Las autoridades hicieron un llamado a «evitar incrementos injustificados en el precio de la tortilla»

Ciudad de México. La Secretaría de Agricultura y Desarrollo Rural y la Procuraduría Federal del Consumidor (Profeco) desmintieron este martes versiones sobre un supuesto aumento en el precio de la tortilla y afirmaron que no existe un alza en el costo del maíz en grano ni de la harina que justifique encarecer este alimento básico para millones de familias.

En un comunicado conjunto, las autoridades hicieron un llamado a "evitar incrementos injustificados en el precio de la tortilla", al considerar que se trata de uno de los productos fundamentales en la dieta nacional y que cualquier ajuste sin sustento afectaría directamente el poder adquisitivo de la población.

Según estudios, se estima que el 94 % de la población mexicana (unos 132 millones de personas) consume tortilla de maíz de manera regular, cuyo precio por kilo en promedio es de 20 pesos (1,1 dólares).

El pronunciamiento agrega que la mayoría de las asociaciones nacionales de la industria de la masa y la tortilla, así como las principales empresas harineras, participan en el Acuerdo Nacional Maíz-Tortilla, mediante el cual han asumido el compromiso de mantener la estabilidad de precios y avanzar gradualmente en su reducción, conforme a las condiciones del mercado.

Dentro de ese marco, la Cámara Nacional del Maíz Industrializado (Canami) y la Unión Nacional de Industriales de la Masa y la Tortilla (Unimt) ratificaron, según el comunicado, su compromiso de mantener una producción y distribución eficiente y sostuvieron que "no existe justificación técnica ni económica para un alza".

Las autoridades señalaron además que el acuerdo busca beneficiar a productores, empresas harineras, dueños de tortillerías y consumidores mediante acceso a maíz y harina a precio de descuento, así como financiamiento con tasas preferenciales, con el objetivo de reducir costos y ofrecer el producto en mejores condiciones para las familias.

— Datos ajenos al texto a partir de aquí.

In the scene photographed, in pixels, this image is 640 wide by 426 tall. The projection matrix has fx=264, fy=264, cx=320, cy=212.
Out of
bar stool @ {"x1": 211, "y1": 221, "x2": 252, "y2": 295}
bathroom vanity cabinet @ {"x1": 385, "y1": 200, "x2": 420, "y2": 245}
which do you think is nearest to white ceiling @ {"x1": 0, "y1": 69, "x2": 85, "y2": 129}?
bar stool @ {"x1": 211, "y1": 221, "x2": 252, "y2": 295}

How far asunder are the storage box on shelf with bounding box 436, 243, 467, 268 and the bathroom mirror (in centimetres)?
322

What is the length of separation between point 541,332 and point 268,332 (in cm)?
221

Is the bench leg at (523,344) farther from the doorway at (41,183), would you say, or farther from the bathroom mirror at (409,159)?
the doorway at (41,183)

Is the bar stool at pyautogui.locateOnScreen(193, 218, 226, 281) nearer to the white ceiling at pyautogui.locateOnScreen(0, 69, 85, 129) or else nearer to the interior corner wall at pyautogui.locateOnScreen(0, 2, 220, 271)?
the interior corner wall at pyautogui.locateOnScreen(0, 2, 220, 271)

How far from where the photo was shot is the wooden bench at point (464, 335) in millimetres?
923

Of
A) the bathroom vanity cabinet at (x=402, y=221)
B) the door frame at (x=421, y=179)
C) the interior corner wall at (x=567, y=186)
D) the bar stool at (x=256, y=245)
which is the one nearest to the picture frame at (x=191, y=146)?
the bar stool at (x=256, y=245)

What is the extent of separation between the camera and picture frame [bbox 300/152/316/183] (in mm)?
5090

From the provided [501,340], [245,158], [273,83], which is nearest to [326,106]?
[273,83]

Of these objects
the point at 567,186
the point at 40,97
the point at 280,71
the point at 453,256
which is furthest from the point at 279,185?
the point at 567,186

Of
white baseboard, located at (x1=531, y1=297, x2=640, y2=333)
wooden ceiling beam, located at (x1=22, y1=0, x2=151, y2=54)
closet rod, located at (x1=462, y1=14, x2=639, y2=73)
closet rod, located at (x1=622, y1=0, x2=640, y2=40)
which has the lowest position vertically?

La Secretaría de Agricultura añadió que continuará trabajando con todos los eslabones de la cadena maíz-tortilla para garantizar el abasto y precios justos, mientras que el Gobierno de México, por instrucción de la presidenta Claudia Sheinbaum, mantiene acciones para ordenar la cadena de producción y comercialización del maíz.

Por su parte, Profeco informó que realiza un monitoreo de precios en 603 tortillerías del país a través del programa Quién es Quién en los Precios y que también revisa el padrón de tortillerías de las cámaras firmantes para verificar el cumplimiento de los compromisos asumidos.

Las autoridades insistieron en no atender versiones falsas sobre el costo del maíz y la harina y en evitar aumentos sin sustento, lugo de que productores advirtieran e un incremento del kilo de tortilla en todo el país, tras tres años de mantenerse en los mismos niveles, pese a presiones en los precios de refacciones, combustibles e insumos ajenos al maíz y la harina.

El 95 % de la tortilla que se vende en México se hace en locales conocidos como tortillerías, y su producción se divide 50 % en masa nixtamalizada o procesada y la otra mitad en harina de maíz.